[START OF EXCERPT TO READ]

RFC-017: Large Files Linking
Start Date: 2025-06-14
Published Date: 2025-08-25
Authors:
Compatibility:
- Backwards-compatible
- Forwards-compatible
Summary
This RFC introduces a new an experimental way to link large binary objects like images, videos, and documents to the dataset.
Motivation
While Parquet format supports large binary columns, sometimes it’s sub-efficient to keep binary data within the structured records of a dataset. Resons may include:
- Downloading the core dataset much faster to query and filter it before deciding which of the large binaries to download
- Storing large binaries in a separate storage from the dataset while maintaining tamper-proof properties (e.g. fast storage for dataset, glacier/tape for infrequently accessed binaries)
- Resumable uploads / downloads of large binaries
- Streaming binary data directly from storage without proxying data through a server (e.g. for image, video, and document previews).
NOTE: For streaming, while it is technically possible to obtain a byte range of a binary value withing a Parquet file and use
Range: bytes=start-end
header to access it - many preview systems take only a URL and don’t support streaming within a specified byte range, or the value in Parquet may be in the middle of a compressed chunk requiring special handling.
Guide-level explanation
Considering the above, we decided to provide an ability to attach external binaries to ODF datasets.

[END OF EXCERPT TO READ]

**CHALLENGES:**
A - Answer these questions from the large files linking RFC:
(i) What is its published date?
(ii) What storage does it give as an example for infrequently accessed binaries?
(iii) What header does it name for accessing a byte range of a binary value?
B - Please retype the stretch of the large files linking RFC from "NOTE: For streaming, while" through "requiring special handling.".
The items that come after this text are not needed for anything here.

[START OF DATASET CONTENT]

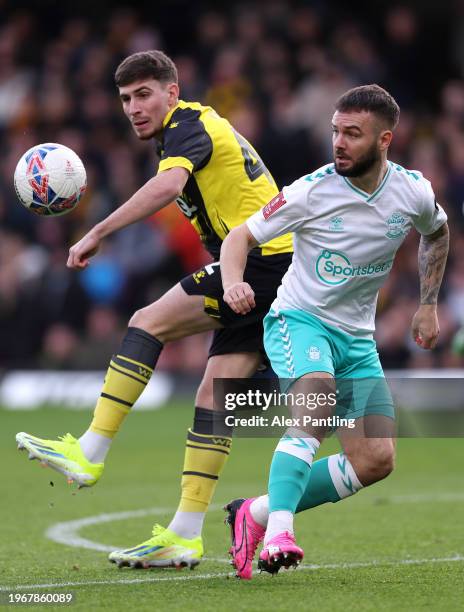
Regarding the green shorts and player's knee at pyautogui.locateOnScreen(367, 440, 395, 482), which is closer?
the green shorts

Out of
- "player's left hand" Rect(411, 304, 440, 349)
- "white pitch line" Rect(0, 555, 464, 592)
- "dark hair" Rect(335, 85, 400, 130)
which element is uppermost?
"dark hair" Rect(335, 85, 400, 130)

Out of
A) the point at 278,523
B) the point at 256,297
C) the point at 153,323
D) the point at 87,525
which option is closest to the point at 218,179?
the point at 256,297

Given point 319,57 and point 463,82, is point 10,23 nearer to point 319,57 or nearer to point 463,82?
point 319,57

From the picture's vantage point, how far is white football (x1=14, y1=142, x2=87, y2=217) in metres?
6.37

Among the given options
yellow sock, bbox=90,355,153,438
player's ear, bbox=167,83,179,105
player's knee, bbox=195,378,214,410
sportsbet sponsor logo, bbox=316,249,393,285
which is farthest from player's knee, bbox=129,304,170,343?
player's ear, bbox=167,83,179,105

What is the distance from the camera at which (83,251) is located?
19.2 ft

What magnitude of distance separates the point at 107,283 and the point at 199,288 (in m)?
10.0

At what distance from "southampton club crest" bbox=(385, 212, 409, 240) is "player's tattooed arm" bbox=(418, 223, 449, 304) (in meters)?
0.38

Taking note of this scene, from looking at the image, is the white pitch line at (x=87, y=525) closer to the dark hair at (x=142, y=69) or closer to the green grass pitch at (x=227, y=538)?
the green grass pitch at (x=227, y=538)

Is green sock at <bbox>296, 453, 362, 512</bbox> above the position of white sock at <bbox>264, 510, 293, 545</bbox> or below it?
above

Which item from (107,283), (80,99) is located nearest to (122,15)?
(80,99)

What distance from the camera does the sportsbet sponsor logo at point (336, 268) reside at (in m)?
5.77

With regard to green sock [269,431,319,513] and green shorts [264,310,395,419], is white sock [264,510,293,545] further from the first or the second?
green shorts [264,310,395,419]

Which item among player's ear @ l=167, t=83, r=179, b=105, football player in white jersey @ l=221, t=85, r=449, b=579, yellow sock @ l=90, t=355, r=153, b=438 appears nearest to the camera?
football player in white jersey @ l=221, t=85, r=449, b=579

[END OF DATASET CONTENT]

**TASK-BY-TASK OUTPUTS:**
A -
(i) 2025-08-25
(ii) Glacier/tape
(iii) Range: bytes=start-end

B -
NOTE: For streaming, while it is technically possible to obtain a byte range of a binary value withing a Parquet file and use
Range: bytes=start-end
header to access it - many preview systems take only a URL and don’t support streaming within a specified byte range, or the value in Parquet may be in the middle of a compressed chunk requiring special handling.